- [Document segment]
+ + + +

Re: [PATCH V13 - RESEND 06/10] arm64/perf: Enable branch stack events via FEAT_BRBE

From: Anshuman Khandual
Date: Wed Aug 02 2023 - 22:40:14 EST




On 8/2/23 18:10, Suzuki K Poulose wrote:
> On 26/07/2023 06:32, Anshuman Khandual wrote:
>>
>>
>> On 7/25/23 18:59, Suzuki K Poulose wrote:
>>> On 25/07/2023 12:42, Anshuman Khandual wrote:
>>>> Hello Yang,
>>>>
>>>> On 7/25/23 12:42, Yang Shen wrote:
>>>>>> +    if (!(branch_type & PERF_SAMPLE_BRANCH_NO_CYCLES))
>>>>>> +        brbcr |= BRBCR_EL1_CC;
>>>>>
>>>>> Hi Anshuman,
>>>>>
>>>>> Here is problem about enable CYCLES_COUNT. The SPEC defines that the CYCLES_COUNT is only
>>>>>
>>>>> valid when the BRECR_EL1.CC & BRBCR_EL2.CC is true. And here the SPEC also defines that
>>>>>
>>>>> when PSTATE.EL == EL2 and HCR_EL2.E2h == '1', 'MSR BRBCR_EL1, <Xt>' means writing to
>>>>>
>>>>> BRBCR_EL2 actually. So 'armv8pmu_branch_enable' can only set the BRBCR_EL2.CC, while the
>>>>>
>>>>> BRECR_EL1.CC is still 0. The CYCLES_COUNT will be always 0 in records.
>>>>
>>>>
>>>> Agreed, this is a valid problem i.e BRBCR_EL1.CC and BRBCR_EL2.CC both needs to be set
>>>> for valid cycle count information regardless if the kernel runs in EL1 or EL2. A simple
>>>> hack in the current code setting BRBCR_EL12.C, which in turn sets BRBCR_EL1.CC when the
>>>> kernel runs in EL2 solves the problem.
>>>>
>>>>>
>>>>> As a solution, maybe BRBCR_EL12 should be added for driver according to the registers definition.
>>>>
>>>> Right, will add the definition for BRBCR_EL12 in arch/arm64/tools/sysreg
>>>>
>>>>>
>>>>> Or, do you have a more standard solution?
>>>>
>>>> Right, there are some nuances involved here.
>>>>
>>>> Kernel could boot
>>>>      a. Directly into EL2 and stays in EL2 for good
>>>> b. Directly into EL2 but switches into EL1
>>>> c. Directly into EL1 without ever going into EL2
>>>>
>>>> In all the above cases BRBCR_EL1.CC and BRBCR_EL2.CC needs to be set when cycle count
>>>> is requested in the perf event interface (event->attr.branch_sample_type) via clearing
>>>> PERF_SAMPLE_BRANCH_NO_CYCLES.
>>>>
>>>>
>>>> - For the case as in (c) where kernel boots into EL1 directly and hence cannot ever set
>>>>     EL2 register, BRBCR_EL2.CC would be a booting requirement - updated in booting.rst
>>>>
>>>> - For the cases as in (a) and (b) kernel boots via EL2, hence there is an opportunity
>>>>     to set both BRBCR_EL1.CC (via accessed BRBCR_EL12.CC) and BRBCR_EL2.CC. Depending on
>>>
>>> You don't need to use BRBCR_EL12, if you do it early enough, before
>>> HCR_EL2.E2H == 1 is applied.

+ + + +

- [Data supplied]
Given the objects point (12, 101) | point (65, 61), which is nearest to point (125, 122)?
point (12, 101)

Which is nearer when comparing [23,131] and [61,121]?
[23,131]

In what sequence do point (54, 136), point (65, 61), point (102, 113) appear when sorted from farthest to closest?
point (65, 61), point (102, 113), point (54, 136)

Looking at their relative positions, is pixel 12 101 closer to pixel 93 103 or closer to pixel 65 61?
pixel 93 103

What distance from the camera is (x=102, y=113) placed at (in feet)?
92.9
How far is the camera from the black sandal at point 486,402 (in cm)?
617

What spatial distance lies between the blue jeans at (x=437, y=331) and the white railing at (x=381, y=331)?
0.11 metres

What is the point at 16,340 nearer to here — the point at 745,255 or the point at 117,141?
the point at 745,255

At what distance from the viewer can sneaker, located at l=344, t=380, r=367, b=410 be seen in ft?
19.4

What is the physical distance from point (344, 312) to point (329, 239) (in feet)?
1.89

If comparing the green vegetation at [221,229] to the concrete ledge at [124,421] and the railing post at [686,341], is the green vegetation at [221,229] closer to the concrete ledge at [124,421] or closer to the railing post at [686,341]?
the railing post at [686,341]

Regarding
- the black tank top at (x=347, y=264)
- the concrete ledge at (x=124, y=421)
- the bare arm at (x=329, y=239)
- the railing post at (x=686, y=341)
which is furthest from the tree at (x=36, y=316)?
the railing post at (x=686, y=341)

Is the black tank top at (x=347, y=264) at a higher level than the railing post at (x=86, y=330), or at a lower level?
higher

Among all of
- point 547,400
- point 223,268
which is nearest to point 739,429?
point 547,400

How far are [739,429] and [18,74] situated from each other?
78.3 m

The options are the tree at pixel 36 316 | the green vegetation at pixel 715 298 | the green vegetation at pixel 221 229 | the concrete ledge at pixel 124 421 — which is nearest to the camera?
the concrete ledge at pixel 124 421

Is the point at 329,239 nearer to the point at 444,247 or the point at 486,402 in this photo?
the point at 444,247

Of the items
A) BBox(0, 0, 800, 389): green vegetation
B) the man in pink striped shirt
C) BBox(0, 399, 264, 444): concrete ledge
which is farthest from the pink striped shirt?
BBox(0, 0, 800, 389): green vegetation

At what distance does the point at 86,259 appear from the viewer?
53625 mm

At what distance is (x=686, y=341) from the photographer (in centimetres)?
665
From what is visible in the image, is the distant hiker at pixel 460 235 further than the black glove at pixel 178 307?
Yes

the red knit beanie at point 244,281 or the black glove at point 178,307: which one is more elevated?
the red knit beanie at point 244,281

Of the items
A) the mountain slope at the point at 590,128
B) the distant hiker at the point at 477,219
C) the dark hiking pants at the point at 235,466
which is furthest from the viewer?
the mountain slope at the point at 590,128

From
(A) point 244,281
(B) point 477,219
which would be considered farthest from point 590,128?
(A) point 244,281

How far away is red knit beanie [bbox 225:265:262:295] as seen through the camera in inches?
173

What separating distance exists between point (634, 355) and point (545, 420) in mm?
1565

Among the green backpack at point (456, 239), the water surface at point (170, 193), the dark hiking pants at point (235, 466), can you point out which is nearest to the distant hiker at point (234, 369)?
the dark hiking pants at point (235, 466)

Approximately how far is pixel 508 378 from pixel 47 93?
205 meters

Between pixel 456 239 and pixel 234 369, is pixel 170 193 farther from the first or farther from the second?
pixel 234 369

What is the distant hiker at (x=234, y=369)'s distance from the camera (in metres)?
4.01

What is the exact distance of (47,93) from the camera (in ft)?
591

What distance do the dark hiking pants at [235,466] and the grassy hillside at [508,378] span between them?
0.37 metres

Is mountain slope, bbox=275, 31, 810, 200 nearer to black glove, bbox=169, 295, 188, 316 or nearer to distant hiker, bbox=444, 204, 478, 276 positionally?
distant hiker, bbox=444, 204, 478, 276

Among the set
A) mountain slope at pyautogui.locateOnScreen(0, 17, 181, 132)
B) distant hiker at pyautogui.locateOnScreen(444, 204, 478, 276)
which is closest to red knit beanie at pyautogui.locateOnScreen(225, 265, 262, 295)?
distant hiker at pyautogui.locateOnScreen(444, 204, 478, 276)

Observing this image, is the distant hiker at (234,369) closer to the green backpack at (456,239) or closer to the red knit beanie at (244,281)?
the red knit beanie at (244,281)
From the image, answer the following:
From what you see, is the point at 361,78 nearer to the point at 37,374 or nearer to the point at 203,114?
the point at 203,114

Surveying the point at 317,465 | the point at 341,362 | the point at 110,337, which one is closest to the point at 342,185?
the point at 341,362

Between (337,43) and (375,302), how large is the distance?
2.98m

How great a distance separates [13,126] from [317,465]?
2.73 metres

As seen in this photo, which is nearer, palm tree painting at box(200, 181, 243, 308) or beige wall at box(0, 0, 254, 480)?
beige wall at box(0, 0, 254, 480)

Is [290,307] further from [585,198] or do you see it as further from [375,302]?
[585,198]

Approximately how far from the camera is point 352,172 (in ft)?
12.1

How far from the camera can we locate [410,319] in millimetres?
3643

+ + + +

- [Exercises to complete]
1: Transcribe the part of the patch thread starting at "On 8/2/23 18:10, Suzuki" and ending at "(!(branch_type & PERF_SAMPLE_BRANCH_NO_CYCLES))".
2: Find each line in the rows that contains the string "mountain", with case counting.
The rows have no connection to the patch thread.

- [Set of answers]
1:
On 8/2/23 18:10, Suzuki K Poulose wrote:
> On 26/07/2023 06:32, Anshuman Khandual wrote:
>>
>>
>> On 7/25/23 18:59, Suzuki K Poulose wrote:
>>> On 25/07/2023 12:42, Anshuman Khandual wrote:
>>>> Hello Yang,
>>>>
>>>> On 7/25/23 12:42, Yang Shen wrote:
>>>>>> +    if (!(branch_type & PERF_SAMPLE_BRANCH_NO_CYCLES))

2:
A) the mountain slope at the point at 590,128
the mountain slope at the point at 590,128
Is mountain slope, bbox=275, 31, 810, 200 nearer to black glove, bbox=169, 295, 188, 316 or nearer to distant hiker, bbox=444, 204, 478, 276 positionally?
A) mountain slope at pyautogui.locateOnScreen(0, 17, 181, 132)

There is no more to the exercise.